Make no mistake, these are high-end destinations. Paradise does not always come cheap, but what you pay for, you get. At the airport we are welcomed with cold drinks and native snacks like bibingka, a deliciously sticky coconut rice cake. Our baggage is spirited onto a boat and we head south, past El Nido town — the area’s main tourist base — and the distant outlines of islands with names that seem to come from another world: Pinagbuyutan, Entalula and Inambuyod. There are more drinks when we arrive, and lunch is already being served in the restaurant, which overlooks a large swimming pool.
Lagen packages include three buffet meals a day. For a resort on an island in the middle of nowhere, hours from the closest shops, the kitchen staff do a sterling job. The chef grills fish the length of baseball bats and carves up the firm, coppery flesh. There are soups, stews, curries and noodles. It’s been way too long since I last visited the Philippines, but every local dish I see instantaneously brings back a memory: the tomotey tang of kaldereta and the garlicky bite of mami soup.
We quickly learn that an early breakfast has benefits.

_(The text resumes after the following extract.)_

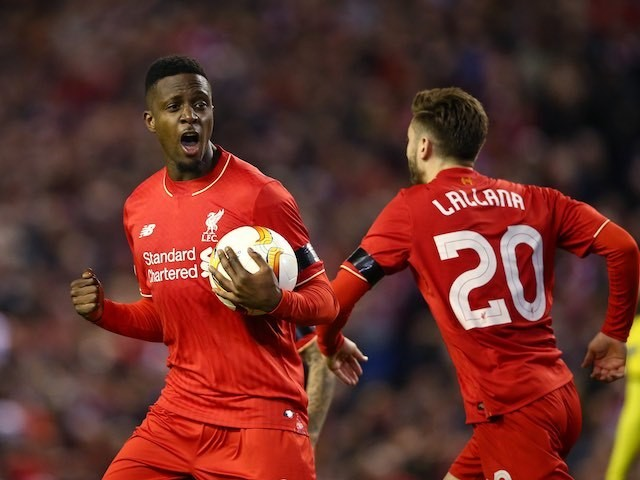 Divock Origi celebrates scoring with Adam Lallana during the Europa League quarter-final between Liverpool and Borussia Dortmund on April 14, 2016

The warm ensaymada are delicious, but are first to go.
And so within a day of our arrival we are on natural, biological, Earth time. We wake with the birds, photograph the sunrise, swim in the pool, drink coffee overlooking the lagoon, then head to the restaurant for breakfast.

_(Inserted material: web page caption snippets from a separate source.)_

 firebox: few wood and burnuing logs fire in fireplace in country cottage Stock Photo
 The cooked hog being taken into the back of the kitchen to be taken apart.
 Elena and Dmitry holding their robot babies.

After breakfast we swim some more, or sit on our balcony reading. At this point I feel smug enough to announce that I have done everything I want to do for the day. When I check the time, it is not yet ten o’clock.
Days are long, but in the most satisfying, salubrious, way. Too long at Lagen and you could die of an overdose of good health. For the first time in years I find myself sleeping through the night and waking to the thought that first light is breaking and for a few hours I will probably have the pool to myself.

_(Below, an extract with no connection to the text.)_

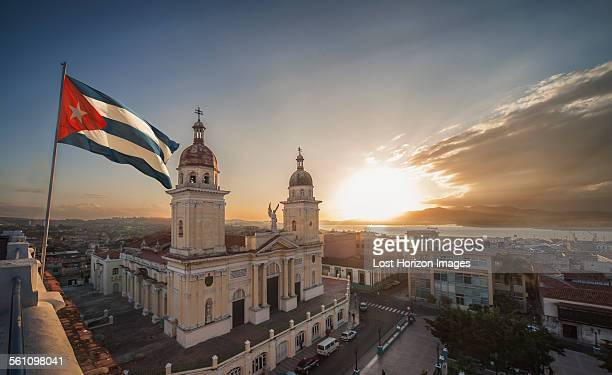 cuban flag over plaza de la cathedral at sunset, santiago de cuba, cuba - cuba foto e immagini stock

Lagen encourages a certain amount of languorousness, but there are plenty of activities, including kayaking, scuba diving and island-hopping tours.
We deliberately schedule a private early island hopping tour and arrive at Small Lagoon at seven o’clock when it is still deserted. From our outrigger we kayak through a concealed hole in the limestone scarp and into a natural auditorium of dazzlingly blue water. Later, at Snake Island, we swim from a powdery sandbar and drink fresh coconut bought from local villagers, before heading to Lagen’s sister resort, Miniloc, for lunch. Here, at the end of a pier, we snorkel among immense jackfish. They show little fear, buzzing us curiously from below as we scull around in their midst.
A WALK ON THE WILD SIDE.
Many of the activities at Lagen are understandably water-based, but don’t miss the opportunity to follow the marked path from Lagen through the dense forest behind the resort and to a second beach, south of the resort itself. The walk is less than 2 km, but is steep in places and in the heat can be challenging. Take water and wear sensible shoes (tip: don’t try it in sandals or flip-flops). The resort arranges daily walks with a guide.
It’s easy to forget, lying by the pool, or swimming in Lagen’s lagoon, that the island’s interior is jungle. The walk will take you past immense acacia and silk cotton trees, up a steep hill and then down through a gulley and out at the beach, where you can have a picnic and swim. If you don’t fancy the walk back, staff will fetch you by boat.
If you’re lucky you’ll catch a glimpse of some of the area’s endemic wildlife. Macaques scuttle in the treetops and there are hornbill, peacock-pheasant and smaller species such as babblers and sunbirds. If you’re interested n birdlife staff can arrange birdwatching tours. There are also mangrove tours by kayak.
Lagen has a gym, a spa, a library, billiards, volleyball.